Una escuela a cielo abierto

Ubicado en el kilómetro 886 de la Autopista 55, Don Andrés es un sitio experimental y demostrativo, que tiene un convenio entre Bongiovanni y la Universidad Nacional de San Luis que les sirve de gran ayuda a los estudiantes de los últimos años de la carrera a la hora de experimentar a campo y realizar sus tesis de grado.

En cada campaña agrícola el ingeniero y la facultad llevan adelante distintos ensayos experimentales en cultivos extensivos, principalmente de soja y maíz. La finalidad de estas experiencias es generar información que permita ajustar el manejo de cultivos de cereales y oleaginosas en la zona del Valle del Conlara.

El comportamiento de los diferentes cultivares de soja, en cuanto a su potencial de rendimiento, adaptación a los distintos ambientes y sus características agronómicas, es de fundamental importancia para la producción agrícola de una zona determinada.

En el ensayo se evaluaron trece cultivares de soja (tratamientos), de grupos de madurez de IV corto, IV largo y V corto. Las parcelas experimentales fueron de 7 surcos a 0,525 metro por 217,50 metros de largo (799,31 metros cuadrados) y con dos repeticiones por tratamiento.

La siembra se realizó el 28 de noviembre del año pasado, utilizando una densidad de 323.809 semillas por hectárea (17 semillas por metro lineal) y con un distanciamiento entre surcos de 0,525 metro. Utilizaron semilla pretratada con inoculante y curasemillas para un tratamiento profesional, que fueron provistas por empresas de primera línea. Sola una variedad (Aw 4326) tuvo dos versiones: tratada y sin tratar.

En cuanto al suelo del campo que recibió la soja, es un Haplustol Éntico de textura franca, perteneciente a la Serie Naschel. El ensayo se hizo bajo el sistema de siembra directa, sobre un cultivo de cobertura (centeno), implantado mediante siembra aérea en un antecesor maíz, durante el otoño de 2018.

Para el control de malezas, se realizaron aplicaciones de herbicidas en barbecho químico, presiembra y post- emergencia, utilizando distintas combinaciones de principios activos. También, durante el llenado de granos, se realizaron dos aplicaciones aéreas de insecticidas y fungicidas.

La precipitación acumulada (abril de 2018 a marzo de 2019) fue de 794,8 milímetros, mientras que durante el ciclo del cultivo se alcanzó un registro de 398,6 milímetros. A la siembra, había acumulados 190 milímetros de agua en los dos primeros metros de perfil.

 

Panorama. Usaron 323.809 semillas por hectárea, la mayoría pretratada.

 

Resultados

El 3 de mayo se realizó la cosecha mecánica. La superficie recolectada para la determinación del rendimiento fue de 799,31 metros cuadrados. Previo a la cosecha, se realizaron muestreos en cada parcela a los fines de determinar: densidad a cosecha (plantas por metro cuadrado), componentes de rendimiento (número y peso de granos), altura de planta y número de nudos reproductivos por planta.

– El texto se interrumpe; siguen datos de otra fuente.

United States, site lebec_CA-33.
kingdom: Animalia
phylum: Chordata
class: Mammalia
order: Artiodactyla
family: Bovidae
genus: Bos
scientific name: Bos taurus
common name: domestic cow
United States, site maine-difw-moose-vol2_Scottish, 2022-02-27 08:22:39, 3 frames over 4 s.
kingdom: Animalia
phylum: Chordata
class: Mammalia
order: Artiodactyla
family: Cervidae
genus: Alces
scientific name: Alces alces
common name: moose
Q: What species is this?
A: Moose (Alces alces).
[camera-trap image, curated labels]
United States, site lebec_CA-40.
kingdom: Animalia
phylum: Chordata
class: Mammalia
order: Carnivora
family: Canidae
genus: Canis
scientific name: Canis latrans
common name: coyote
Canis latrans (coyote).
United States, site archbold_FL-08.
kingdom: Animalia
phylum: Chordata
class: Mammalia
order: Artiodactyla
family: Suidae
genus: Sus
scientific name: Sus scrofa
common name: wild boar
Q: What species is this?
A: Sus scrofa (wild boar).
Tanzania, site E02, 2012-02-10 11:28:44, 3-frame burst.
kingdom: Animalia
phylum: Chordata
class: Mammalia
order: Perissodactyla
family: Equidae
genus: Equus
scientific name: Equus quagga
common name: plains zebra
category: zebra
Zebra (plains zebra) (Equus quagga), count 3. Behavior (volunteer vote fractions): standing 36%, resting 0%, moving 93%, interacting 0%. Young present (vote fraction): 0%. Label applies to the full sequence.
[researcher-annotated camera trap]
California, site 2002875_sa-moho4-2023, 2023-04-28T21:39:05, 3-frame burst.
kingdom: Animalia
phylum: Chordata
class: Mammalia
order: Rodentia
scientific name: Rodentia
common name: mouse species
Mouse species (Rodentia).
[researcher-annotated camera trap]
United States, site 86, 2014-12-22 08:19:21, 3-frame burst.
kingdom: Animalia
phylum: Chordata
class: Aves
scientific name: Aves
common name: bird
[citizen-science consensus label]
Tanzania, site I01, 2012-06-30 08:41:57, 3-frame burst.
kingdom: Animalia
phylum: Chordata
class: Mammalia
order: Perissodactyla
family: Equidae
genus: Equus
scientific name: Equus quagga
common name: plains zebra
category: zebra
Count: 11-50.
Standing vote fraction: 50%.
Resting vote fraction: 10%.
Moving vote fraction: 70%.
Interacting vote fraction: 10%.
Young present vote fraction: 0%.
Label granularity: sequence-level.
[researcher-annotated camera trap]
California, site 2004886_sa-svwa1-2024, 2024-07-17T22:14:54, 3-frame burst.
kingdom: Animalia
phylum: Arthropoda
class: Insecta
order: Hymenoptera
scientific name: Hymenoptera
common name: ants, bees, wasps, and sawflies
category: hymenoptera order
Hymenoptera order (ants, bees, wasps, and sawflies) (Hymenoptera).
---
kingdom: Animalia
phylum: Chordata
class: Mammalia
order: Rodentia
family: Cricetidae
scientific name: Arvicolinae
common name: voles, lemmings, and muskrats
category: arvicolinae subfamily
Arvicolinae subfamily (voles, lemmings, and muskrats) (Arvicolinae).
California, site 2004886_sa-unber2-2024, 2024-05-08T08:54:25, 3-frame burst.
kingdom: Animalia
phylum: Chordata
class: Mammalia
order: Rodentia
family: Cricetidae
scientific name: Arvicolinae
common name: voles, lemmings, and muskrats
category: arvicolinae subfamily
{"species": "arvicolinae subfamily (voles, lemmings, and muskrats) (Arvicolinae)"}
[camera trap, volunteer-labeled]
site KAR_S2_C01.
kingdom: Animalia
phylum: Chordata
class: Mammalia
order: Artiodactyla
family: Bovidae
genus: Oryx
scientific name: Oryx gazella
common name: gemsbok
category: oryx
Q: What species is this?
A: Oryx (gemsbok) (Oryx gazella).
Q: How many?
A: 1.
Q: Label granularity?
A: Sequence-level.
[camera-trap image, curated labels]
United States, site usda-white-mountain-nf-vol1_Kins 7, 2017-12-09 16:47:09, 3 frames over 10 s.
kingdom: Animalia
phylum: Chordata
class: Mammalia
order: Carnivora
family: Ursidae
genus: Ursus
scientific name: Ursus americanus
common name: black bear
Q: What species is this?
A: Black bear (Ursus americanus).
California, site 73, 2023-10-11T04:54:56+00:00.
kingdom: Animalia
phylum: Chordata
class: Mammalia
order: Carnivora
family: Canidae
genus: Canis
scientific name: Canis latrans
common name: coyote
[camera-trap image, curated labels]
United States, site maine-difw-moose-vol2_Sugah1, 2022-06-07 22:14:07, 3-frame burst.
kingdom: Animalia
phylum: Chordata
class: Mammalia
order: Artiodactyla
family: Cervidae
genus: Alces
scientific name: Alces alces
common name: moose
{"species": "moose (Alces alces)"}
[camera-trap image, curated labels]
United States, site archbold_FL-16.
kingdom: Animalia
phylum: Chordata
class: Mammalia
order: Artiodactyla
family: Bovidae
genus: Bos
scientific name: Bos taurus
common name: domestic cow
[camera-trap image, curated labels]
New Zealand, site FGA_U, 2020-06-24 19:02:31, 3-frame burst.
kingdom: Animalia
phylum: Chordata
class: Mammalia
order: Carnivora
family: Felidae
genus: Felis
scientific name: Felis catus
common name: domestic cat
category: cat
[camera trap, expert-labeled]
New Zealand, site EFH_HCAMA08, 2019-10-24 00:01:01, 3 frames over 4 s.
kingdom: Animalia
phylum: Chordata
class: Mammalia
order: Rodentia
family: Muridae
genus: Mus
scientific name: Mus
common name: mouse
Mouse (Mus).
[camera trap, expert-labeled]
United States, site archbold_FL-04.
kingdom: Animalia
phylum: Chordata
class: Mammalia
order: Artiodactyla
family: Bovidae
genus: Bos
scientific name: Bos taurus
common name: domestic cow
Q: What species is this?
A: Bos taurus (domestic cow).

Los valores de rendimiento de todos los cultivares se ajustaron a humedad comercial (13,5%) y los datos obtenidos serán analizados con programas estadísticos. La media del ensayo fue de 2.867 kilos por hectárea (kg/ha), y el cultivar DM 50I17 fue el que alcanzó el valor máximo del ensayo, con 3.573 kg/ha. Lo siguieron el Aw 4927 (3.296 kg/ha), DM 4612 (3.235 kg/ha) y Cz 4505 (3.128 kg/ha) en los primeros lugares. De los materiales ensayados, cinco superaron la media del experimento, que fue de 2.867 kg/ha.

En lo que respecta a los componentes del rendimiento, el cultivar Aw 4927 alcanzó el mayor número de granos por metro cuadrado (1.748); y el cultivar Aw 4736 expresó el mayor peso de 1.000 granos (164,14 gramos).

Las tareas de conducción fueron llevadas adelante por el propio Bongiovanni, quien es asesor privado y docente-investigador de la FICA_UNSL, con la colaboración de los ingenieros agrónomos Juan Pablo Odetti (FICA-UNSL) e Ignacio Reynoso (BASF).

 

Pasen y vean. El campo de Bongiovanni siempre está abierto para los estudiantes.